**What you need to do:**
a) Edit the passage on Egypt's 2011 uprising from "The fairy tale" to "to the Internet.", putting "Hosni Mubarak" in place of "Mubarak".
b) Answer these questions from the passage on Egypt's 2011 uprising:
(i) What share of Egyptians is illiterate?
(ii) Which strike gave the April 6th Youth Movement its name?
(iii) How many workers went on strike across Egypt on February 8, 2011?

**Document extract:**
• • • •

The fairy tale version promoted by the mainstream media goes as follows: the Egyptian people won a Facebook revolution that lasted just eighteen days. As a result of massive street protests, the military junta ousted Mubarak, suspended the old constitution, and dissolved parliament and is negotiating with the "opposition" to write a new constitution leading to "democratic" elections in six months time. According to the US press, this consists of opposition leaders like expatriate Mohamed Elbaradei, members of the youth movement and "bloggers," like Google executive Wael Ghonim.

Unfortunately this narrative overlooks four important facts:

  1. Forty percent of Egyptians are illiterate (http://humanexperience.stanford.edu/beininegypt), and only the sons and daughters of the Egyptian elite have access to the Internet.
  2. The April 6th Youth Movement, the driving force behind the January 25th Day of Anger, was born out of Egypt's labor movement and named after the momentous April 6, 2008 Mahalla Strike.
  3. Many foreign analysts believe that strike action by 200,000 workers across Egypt on February 8, 2011 was the final factor leading the military to pressure Mubarak to step down (owing to fears of an imminent general strike, and the resulting damage to Egypt's economy).
  4. Although middle class doctors, lawyers and managers eventually joined the protest in Tahrir Square, they were also the first to try to persuade the other demonstrators to go home and wait for elections.

• • • •

Data listing:
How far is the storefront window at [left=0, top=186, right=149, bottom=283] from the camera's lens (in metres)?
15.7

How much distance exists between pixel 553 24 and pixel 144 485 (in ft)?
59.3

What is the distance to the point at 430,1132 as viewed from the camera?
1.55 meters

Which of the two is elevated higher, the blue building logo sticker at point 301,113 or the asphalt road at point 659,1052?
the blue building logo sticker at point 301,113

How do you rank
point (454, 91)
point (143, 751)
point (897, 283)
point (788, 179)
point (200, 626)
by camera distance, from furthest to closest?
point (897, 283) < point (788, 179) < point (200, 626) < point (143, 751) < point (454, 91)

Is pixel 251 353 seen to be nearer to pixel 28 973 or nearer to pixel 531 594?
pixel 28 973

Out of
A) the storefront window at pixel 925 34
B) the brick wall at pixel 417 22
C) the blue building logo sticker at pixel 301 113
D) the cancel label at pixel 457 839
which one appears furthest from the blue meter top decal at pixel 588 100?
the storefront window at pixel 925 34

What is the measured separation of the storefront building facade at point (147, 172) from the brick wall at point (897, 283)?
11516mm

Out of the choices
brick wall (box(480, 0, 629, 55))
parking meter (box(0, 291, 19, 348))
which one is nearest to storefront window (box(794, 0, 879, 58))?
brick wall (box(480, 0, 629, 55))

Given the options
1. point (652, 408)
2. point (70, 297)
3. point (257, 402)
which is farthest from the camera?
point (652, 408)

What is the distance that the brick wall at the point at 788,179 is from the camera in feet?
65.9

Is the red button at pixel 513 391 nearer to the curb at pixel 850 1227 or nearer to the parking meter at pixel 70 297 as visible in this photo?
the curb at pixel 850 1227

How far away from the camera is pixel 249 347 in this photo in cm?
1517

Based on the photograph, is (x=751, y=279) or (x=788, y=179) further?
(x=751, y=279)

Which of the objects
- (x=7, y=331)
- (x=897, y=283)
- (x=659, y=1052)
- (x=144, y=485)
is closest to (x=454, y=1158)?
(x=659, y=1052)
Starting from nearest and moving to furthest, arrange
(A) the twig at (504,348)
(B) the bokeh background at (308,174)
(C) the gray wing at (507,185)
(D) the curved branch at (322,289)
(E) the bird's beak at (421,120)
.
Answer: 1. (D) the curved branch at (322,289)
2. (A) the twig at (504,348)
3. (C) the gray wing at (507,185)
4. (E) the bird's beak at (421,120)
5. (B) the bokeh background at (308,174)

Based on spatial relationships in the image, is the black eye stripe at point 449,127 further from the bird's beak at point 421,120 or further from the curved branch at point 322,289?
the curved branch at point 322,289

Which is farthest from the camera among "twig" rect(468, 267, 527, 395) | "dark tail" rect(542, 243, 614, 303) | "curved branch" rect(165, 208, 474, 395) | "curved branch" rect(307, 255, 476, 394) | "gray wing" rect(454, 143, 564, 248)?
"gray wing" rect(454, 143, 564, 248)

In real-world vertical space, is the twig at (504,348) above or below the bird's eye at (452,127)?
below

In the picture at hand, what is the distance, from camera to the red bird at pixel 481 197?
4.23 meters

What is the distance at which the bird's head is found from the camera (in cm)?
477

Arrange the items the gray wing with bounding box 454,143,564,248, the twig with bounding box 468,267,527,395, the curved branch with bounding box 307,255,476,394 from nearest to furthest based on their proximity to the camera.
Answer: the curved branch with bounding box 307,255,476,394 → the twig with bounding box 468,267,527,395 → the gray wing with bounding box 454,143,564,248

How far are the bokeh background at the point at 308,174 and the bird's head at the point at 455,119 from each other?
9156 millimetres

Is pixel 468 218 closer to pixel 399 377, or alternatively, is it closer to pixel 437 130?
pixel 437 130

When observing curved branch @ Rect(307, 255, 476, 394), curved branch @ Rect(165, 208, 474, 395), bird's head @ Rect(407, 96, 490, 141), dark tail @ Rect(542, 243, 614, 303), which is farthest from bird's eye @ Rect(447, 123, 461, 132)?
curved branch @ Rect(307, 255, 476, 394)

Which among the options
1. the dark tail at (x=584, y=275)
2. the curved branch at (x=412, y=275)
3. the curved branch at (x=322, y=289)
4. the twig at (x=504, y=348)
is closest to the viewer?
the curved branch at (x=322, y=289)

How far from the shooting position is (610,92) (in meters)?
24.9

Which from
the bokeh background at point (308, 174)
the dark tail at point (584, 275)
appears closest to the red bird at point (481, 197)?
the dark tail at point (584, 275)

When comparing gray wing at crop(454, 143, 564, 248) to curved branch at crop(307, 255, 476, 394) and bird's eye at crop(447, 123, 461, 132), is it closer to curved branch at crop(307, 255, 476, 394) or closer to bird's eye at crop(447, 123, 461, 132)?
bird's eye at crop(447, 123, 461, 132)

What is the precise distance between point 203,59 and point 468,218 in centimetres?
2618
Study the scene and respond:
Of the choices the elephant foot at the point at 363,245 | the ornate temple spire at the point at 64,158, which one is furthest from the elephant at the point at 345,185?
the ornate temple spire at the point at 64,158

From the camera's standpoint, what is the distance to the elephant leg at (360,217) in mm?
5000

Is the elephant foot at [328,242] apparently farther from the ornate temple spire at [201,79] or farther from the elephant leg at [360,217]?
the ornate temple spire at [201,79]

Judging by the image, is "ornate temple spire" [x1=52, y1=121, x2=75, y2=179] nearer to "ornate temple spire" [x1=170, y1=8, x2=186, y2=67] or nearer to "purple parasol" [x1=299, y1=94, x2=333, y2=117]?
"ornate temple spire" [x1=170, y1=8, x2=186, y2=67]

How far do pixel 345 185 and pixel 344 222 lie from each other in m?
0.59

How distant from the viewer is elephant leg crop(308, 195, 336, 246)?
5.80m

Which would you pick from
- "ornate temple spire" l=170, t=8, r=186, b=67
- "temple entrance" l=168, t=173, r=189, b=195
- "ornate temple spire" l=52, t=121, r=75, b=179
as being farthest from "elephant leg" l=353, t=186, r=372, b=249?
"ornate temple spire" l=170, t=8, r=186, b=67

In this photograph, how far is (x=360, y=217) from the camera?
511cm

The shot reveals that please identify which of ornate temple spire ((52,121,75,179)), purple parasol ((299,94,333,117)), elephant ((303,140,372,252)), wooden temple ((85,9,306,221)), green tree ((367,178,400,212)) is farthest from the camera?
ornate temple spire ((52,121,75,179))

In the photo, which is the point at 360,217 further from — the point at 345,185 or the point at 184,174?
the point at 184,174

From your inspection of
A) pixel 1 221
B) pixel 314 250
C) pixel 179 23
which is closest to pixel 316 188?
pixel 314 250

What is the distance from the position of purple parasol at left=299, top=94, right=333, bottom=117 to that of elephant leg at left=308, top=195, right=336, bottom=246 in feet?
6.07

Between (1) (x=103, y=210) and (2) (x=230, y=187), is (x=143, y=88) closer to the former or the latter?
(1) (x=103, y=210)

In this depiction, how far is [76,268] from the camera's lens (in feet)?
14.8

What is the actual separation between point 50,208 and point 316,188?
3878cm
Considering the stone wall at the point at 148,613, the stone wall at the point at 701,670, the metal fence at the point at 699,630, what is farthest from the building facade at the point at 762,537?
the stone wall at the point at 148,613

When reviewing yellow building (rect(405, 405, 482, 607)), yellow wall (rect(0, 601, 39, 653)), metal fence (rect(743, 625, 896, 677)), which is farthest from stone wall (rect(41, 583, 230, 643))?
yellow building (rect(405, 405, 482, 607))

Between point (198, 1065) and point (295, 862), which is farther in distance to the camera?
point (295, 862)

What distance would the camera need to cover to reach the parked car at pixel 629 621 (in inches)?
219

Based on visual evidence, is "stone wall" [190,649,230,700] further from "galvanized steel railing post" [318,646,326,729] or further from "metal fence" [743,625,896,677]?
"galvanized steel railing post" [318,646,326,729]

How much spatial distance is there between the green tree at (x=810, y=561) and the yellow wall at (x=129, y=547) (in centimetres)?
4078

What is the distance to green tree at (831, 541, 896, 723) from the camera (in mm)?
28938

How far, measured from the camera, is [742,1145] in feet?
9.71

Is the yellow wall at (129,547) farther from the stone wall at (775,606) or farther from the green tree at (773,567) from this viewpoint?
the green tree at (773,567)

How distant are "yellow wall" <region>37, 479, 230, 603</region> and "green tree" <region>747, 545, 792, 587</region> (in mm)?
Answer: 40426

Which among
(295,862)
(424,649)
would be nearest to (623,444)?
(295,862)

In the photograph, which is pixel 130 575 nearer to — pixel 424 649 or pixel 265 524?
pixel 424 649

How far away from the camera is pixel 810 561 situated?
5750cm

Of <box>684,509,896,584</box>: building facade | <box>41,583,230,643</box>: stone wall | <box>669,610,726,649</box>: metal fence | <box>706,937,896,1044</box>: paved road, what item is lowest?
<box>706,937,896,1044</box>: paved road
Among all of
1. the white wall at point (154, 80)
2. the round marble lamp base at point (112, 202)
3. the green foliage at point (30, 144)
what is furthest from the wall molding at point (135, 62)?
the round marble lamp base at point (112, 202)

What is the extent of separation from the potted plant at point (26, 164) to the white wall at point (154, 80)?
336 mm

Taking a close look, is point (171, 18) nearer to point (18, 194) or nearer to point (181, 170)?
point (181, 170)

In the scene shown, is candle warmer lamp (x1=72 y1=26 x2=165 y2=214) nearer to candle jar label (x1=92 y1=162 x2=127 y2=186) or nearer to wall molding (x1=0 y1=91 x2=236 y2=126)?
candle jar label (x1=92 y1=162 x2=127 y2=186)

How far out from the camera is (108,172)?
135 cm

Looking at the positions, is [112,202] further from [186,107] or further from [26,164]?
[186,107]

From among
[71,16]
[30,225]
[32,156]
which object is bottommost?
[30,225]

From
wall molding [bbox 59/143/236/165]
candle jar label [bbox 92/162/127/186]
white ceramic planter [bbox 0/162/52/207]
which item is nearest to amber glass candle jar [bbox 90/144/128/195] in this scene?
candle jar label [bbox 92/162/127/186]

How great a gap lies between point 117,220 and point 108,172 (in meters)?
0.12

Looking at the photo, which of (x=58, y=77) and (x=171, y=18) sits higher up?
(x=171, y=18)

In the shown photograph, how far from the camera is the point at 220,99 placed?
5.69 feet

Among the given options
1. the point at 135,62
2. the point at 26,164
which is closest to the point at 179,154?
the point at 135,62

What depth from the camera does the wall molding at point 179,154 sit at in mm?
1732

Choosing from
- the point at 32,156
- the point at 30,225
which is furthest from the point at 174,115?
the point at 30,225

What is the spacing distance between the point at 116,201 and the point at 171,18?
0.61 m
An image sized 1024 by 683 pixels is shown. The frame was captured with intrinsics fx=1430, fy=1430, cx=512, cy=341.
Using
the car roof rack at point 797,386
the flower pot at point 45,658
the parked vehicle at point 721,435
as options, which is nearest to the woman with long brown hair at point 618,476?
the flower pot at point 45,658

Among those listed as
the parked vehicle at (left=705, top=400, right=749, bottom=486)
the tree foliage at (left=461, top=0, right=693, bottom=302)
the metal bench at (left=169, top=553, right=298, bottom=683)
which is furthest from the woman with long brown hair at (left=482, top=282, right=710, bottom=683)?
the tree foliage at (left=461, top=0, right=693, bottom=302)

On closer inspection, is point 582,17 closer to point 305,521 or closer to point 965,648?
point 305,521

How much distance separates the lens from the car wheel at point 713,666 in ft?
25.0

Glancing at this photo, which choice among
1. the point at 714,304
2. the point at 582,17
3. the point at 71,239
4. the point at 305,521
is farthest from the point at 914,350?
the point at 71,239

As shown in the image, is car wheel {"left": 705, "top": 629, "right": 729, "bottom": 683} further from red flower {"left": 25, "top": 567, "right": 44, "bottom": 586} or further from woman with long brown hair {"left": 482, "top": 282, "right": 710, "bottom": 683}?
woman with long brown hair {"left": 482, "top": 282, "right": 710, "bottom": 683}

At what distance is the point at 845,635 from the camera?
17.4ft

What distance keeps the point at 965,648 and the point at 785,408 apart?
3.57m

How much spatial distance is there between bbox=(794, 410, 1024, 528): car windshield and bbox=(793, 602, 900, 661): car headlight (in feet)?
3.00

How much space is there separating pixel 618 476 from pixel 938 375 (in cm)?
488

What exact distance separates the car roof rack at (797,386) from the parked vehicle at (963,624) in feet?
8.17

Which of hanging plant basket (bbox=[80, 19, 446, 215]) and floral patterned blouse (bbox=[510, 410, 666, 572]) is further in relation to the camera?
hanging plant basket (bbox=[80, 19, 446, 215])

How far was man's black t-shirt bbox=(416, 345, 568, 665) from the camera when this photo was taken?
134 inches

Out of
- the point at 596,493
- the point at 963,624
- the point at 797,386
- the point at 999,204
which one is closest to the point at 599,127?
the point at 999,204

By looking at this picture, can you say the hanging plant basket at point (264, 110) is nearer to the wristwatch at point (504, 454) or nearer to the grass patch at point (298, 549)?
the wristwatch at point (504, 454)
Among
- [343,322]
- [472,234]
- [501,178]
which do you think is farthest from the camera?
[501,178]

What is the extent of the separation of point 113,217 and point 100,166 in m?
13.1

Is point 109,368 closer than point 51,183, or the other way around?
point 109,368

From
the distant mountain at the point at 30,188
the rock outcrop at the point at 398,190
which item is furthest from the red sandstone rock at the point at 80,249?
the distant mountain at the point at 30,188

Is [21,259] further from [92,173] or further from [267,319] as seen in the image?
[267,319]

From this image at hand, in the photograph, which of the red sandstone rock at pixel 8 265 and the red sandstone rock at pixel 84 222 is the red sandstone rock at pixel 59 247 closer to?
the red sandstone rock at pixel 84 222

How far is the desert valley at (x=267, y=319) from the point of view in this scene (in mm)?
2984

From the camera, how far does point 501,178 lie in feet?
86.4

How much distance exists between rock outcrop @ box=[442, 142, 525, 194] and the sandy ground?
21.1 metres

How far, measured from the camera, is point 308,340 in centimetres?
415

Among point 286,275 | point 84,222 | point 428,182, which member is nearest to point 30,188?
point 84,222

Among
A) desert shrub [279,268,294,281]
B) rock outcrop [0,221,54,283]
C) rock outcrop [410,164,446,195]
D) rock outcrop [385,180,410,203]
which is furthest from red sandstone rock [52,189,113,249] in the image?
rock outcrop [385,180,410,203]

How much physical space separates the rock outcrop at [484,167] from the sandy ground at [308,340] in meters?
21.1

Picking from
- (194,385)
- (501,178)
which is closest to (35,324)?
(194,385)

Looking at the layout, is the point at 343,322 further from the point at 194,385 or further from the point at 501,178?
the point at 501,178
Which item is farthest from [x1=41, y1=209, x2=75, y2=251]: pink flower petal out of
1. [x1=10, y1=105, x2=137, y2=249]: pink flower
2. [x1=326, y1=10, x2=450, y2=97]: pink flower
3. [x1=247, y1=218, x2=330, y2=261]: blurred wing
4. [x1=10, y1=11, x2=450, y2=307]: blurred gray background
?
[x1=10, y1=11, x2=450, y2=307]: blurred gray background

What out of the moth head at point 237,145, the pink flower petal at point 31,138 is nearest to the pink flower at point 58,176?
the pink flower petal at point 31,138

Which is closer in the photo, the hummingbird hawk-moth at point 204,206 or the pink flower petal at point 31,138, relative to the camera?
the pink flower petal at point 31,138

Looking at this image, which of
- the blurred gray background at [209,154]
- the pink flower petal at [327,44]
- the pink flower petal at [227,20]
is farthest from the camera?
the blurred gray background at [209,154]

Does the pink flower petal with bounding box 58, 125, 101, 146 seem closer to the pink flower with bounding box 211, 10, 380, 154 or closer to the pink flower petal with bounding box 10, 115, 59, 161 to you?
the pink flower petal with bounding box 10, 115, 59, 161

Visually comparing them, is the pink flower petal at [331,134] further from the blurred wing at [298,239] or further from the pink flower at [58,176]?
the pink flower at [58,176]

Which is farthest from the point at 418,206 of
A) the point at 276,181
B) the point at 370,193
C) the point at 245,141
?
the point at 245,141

• • • •

**Answers per task:**
a)
The fairy tale version promoted by the mainstream media goes as follows: the Egyptian people won a Facebook revolution that lasted just eighteen days. As a result of massive street protests, the military junta ousted Hosni Mubarak, suspended the old constitution, and dissolved parliament and is negotiating with the "opposition" to write a new constitution leading to "democratic" elections in six months time. According to the US press, this consists of opposition leaders like expatriate Mohamed Elbaradei, members of the youth movement and "bloggers," like Google executive Wael Ghonim.

Unfortunately this narrative overlooks four important facts:

  1. Forty percent of Egyptians are illiterate (http://humanexperience.stanford.edu/beininegypt), and only the sons and daughters of the Egyptian elite have access to the Internet.

b)
(i) Forty percent.
(ii) The April 6, 2008 Mahalla Strike.
(iii) 200,000.